Plac był z trzech stron otoczony ścianami galerii wiec ruszyłam przed siebie w stronę otwartej przestrzeni. Rozejrzałam się szybko lecz nigdzie go nie było. Złapałam się za głowę poczułam jak robi mi się gorąco. Zgubiłam mojego czteroletniego brata. ZGUBIŁAM MOJEGO CZTEROLETNIEGO BRATA!Mieszkamy w jebanym trójmieście! On może być wszędzie! Weszłam po schodach z zamiarem zobaczenia tłumu ludzi z góry gdy w oczy rzucił mi się pewien chłopak. Miał na sobie szare dresy oraz tego samego koloru bluzę. Brązowe włosy a na rekach trzymał mojego małego braciszka.

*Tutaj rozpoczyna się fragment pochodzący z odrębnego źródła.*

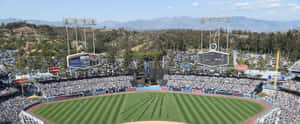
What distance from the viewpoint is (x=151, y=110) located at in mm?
41594

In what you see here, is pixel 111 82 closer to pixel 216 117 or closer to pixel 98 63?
pixel 98 63

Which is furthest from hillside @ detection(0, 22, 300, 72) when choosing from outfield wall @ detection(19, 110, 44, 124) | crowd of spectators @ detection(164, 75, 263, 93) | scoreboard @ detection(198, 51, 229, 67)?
outfield wall @ detection(19, 110, 44, 124)

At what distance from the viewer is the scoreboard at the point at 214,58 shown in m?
53.7

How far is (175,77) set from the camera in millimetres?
58938

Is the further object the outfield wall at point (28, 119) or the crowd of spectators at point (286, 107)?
the outfield wall at point (28, 119)

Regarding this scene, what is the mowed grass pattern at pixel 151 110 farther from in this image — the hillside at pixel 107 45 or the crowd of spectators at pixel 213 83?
the hillside at pixel 107 45

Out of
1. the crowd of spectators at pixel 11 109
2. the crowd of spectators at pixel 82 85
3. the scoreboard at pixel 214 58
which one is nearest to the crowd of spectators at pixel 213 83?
the scoreboard at pixel 214 58

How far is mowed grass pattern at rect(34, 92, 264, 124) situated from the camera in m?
36.7

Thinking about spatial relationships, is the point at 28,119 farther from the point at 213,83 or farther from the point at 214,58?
the point at 214,58

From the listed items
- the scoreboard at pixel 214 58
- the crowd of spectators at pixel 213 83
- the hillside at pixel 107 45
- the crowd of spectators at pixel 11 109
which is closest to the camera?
the crowd of spectators at pixel 11 109

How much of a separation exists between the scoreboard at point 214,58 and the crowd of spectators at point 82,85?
2015 cm

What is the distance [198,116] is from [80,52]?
109ft

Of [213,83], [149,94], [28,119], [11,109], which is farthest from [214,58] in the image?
[11,109]

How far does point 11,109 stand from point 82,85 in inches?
668
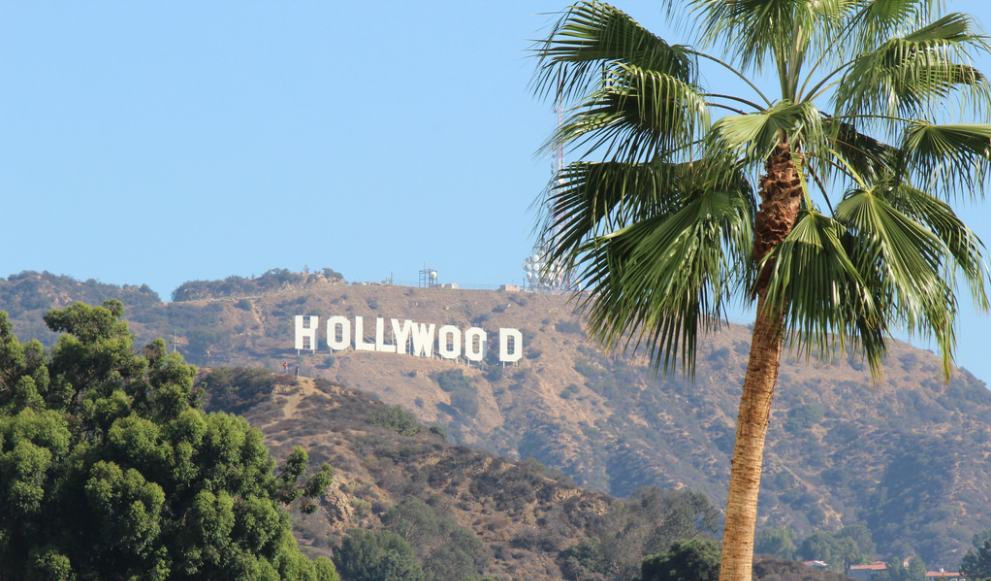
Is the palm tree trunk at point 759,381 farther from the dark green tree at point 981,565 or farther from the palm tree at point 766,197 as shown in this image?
the dark green tree at point 981,565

-Will! - krzyknęłam i zaczęłam biec w stronę chłopaka. Ten odwrócił się do mnie twarzą. Podbiegłam do niego i odrazu przejęłam chłopczyka.

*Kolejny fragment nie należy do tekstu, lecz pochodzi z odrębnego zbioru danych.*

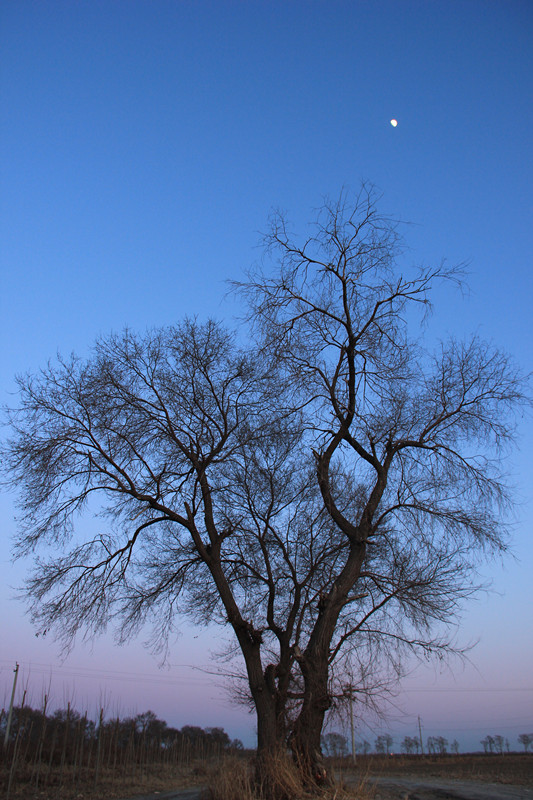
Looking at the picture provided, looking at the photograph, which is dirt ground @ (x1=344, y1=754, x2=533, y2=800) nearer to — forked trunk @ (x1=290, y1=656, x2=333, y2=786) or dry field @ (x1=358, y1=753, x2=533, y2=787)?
dry field @ (x1=358, y1=753, x2=533, y2=787)

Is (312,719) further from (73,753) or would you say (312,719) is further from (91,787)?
(73,753)

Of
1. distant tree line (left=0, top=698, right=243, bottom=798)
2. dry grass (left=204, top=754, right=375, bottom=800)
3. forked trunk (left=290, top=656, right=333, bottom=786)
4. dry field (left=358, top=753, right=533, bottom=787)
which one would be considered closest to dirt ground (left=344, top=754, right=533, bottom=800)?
dry field (left=358, top=753, right=533, bottom=787)

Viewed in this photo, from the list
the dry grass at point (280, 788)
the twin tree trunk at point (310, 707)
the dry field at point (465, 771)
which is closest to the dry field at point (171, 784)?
the dry grass at point (280, 788)

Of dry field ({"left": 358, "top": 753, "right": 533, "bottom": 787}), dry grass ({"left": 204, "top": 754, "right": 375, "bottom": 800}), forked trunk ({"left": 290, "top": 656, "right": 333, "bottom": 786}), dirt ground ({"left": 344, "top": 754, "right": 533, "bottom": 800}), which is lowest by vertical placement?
dry field ({"left": 358, "top": 753, "right": 533, "bottom": 787})

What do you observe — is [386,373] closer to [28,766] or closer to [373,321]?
[373,321]

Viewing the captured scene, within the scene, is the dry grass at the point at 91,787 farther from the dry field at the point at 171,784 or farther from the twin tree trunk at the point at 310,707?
the twin tree trunk at the point at 310,707

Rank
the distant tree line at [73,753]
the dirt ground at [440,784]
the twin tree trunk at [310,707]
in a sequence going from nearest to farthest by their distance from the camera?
the twin tree trunk at [310,707] → the dirt ground at [440,784] → the distant tree line at [73,753]

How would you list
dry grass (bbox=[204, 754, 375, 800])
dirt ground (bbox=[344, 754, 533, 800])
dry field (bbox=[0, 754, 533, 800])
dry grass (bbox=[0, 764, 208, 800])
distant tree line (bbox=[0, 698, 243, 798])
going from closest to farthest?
dry grass (bbox=[204, 754, 375, 800]) → dry field (bbox=[0, 754, 533, 800]) → dirt ground (bbox=[344, 754, 533, 800]) → dry grass (bbox=[0, 764, 208, 800]) → distant tree line (bbox=[0, 698, 243, 798])

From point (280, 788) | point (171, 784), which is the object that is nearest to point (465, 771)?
point (171, 784)

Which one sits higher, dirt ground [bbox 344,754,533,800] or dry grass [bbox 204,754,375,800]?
dry grass [bbox 204,754,375,800]

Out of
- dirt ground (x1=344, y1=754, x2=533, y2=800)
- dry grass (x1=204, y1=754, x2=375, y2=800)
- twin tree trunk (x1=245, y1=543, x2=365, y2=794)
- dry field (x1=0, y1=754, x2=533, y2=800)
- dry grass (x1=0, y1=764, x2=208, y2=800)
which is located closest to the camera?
dry grass (x1=204, y1=754, x2=375, y2=800)

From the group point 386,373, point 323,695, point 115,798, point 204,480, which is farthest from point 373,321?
point 115,798

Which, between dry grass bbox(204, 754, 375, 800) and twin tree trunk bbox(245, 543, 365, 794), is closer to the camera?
dry grass bbox(204, 754, 375, 800)

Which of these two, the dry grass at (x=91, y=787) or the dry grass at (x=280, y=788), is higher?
the dry grass at (x=280, y=788)
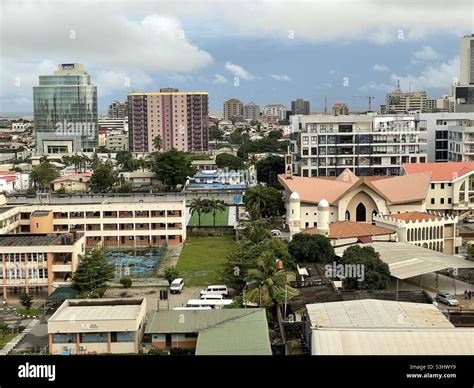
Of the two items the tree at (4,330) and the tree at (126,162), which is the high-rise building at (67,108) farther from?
the tree at (4,330)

Trzymałam go mocno na rękach i przytulałam.-Powinnaś bardziej pilnować swojego syna - odezwał się teraz chłopak, który jeszcze przed chwilą trzymał Willa. Spojrzałam na niego.

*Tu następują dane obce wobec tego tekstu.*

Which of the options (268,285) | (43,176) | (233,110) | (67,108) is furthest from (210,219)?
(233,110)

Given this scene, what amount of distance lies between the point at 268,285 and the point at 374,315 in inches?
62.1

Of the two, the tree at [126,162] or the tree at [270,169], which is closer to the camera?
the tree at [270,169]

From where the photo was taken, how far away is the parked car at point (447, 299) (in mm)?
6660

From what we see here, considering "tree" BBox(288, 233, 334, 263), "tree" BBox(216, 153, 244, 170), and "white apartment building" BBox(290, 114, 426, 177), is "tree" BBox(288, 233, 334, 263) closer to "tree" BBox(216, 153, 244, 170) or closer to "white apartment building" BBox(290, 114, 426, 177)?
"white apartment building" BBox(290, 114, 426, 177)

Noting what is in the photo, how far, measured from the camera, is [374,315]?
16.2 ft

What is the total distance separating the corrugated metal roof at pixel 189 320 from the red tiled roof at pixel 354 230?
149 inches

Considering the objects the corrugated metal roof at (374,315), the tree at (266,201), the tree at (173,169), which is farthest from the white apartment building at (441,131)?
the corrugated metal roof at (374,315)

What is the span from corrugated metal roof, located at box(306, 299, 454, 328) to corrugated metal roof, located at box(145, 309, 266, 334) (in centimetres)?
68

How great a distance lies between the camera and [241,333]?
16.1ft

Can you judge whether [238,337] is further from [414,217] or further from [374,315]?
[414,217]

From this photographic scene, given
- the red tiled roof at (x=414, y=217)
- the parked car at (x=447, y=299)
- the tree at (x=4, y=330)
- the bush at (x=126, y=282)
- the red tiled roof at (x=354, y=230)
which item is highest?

-To mój brat. - spojrzałam w niebieskie oczy chłopaka. I uśmiechnęłam się delikatnie tylko dlatego, że chciałam być uprzejma.
chłopak podajał mi zestaw który kupiłam 30 minut temu mojemu bratu.
Podziękowałam chłopakowi jeszcze raz po czym skierowałam się do samochodu dając bratu reprymendę za jego ucieczkę.
-Jesteś zła? Przepraszam... - powiedział Will gdy już jechaliśmy do domu.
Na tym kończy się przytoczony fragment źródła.